- _Transcribed page contents_

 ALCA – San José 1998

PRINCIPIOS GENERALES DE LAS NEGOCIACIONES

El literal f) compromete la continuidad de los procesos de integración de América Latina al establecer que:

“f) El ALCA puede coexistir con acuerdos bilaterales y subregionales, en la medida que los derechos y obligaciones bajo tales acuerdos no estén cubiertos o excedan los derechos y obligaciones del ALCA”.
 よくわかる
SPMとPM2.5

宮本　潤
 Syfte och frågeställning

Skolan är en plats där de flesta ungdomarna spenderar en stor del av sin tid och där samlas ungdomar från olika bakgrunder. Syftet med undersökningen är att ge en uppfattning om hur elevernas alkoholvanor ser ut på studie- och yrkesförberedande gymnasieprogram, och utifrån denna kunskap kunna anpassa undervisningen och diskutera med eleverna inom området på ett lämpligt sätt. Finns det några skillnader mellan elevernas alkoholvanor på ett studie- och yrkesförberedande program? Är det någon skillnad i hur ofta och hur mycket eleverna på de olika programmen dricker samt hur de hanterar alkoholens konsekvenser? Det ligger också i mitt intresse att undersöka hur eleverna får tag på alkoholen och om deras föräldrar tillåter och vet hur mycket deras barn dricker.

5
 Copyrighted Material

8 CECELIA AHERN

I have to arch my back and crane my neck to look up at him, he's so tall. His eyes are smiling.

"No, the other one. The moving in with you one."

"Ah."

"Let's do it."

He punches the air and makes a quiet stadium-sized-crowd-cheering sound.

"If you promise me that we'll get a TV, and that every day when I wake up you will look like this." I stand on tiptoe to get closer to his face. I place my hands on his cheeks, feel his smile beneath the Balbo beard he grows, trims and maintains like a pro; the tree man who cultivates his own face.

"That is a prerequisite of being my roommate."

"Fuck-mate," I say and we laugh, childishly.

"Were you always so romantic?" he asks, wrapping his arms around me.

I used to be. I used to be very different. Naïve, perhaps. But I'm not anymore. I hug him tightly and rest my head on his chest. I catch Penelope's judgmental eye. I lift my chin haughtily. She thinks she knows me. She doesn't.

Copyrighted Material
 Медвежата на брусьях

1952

- _PROBLEM TO WORK ON_
Each record above is to be returned verbatim.

- _RESPONSE TO THIS TASK_
 ALCA – San José 1998

PRINCIPIOS GENERALES DE LAS NEGOCIACIONES

El literal f) compromete la continuidad de los procesos de integración de América Latina al establecer que:

“f) El ALCA puede coexistir con acuerdos bilaterales y subregionales, en la medida que los derechos y obligaciones bajo tales acuerdos no estén cubiertos o excedan los derechos y obligaciones del ALCA”.
 よくわかる
SPMとPM2.5

宮本　潤
 Syfte och frågeställning

Skolan är en plats där de flesta ungdomarna spenderar en stor del av sin tid och där samlas ungdomar från olika bakgrunder. Syftet med undersökningen är att ge en uppfattning om hur elevernas alkoholvanor ser ut på studie- och yrkesförberedande gymnasieprogram, och utifrån denna kunskap kunna anpassa undervisningen och diskutera med eleverna inom området på ett lämpligt sätt. Finns det några skillnader mellan elevernas alkoholvanor på ett studie- och yrkesförberedande program? Är det någon skillnad i hur ofta och hur mycket eleverna på de olika programmen dricker samt hur de hanterar alkoholens konsekvenser? Det ligger också i mitt intresse att undersöka hur eleverna får tag på alkoholen och om deras föräldrar tillåter och vet hur mycket deras barn dricker.

5
 Copyrighted Material

8 CECELIA AHERN

I have to arch my back and crane my neck to look up at him, he's so tall. His eyes are smiling.

"No, the other one. The moving in with you one."

"Ah."

"Let's do it."

He punches the air and makes a quiet stadium-sized-crowd-cheering sound.

"If you promise me that we'll get a TV, and that every day when I wake up you will look like this." I stand on tiptoe to get closer to his face. I place my hands on his cheeks, feel his smile beneath the Balbo beard he grows, trims and maintains like a pro; the tree man who cultivates his own face.

"That is a prerequisite of being my roommate."

"Fuck-mate," I say and we laugh, childishly.

"Were you always so romantic?" he asks, wrapping his arms around me.

I used to be. I used to be very different. Naïve, perhaps. But I'm not anymore. I hug him tightly and rest my head on his chest. I catch Penelope's judgmental eye. I lift my chin haughtily. She thinks she knows me. She doesn't.

Copyrighted Material
 Медвежата на брусьях

1952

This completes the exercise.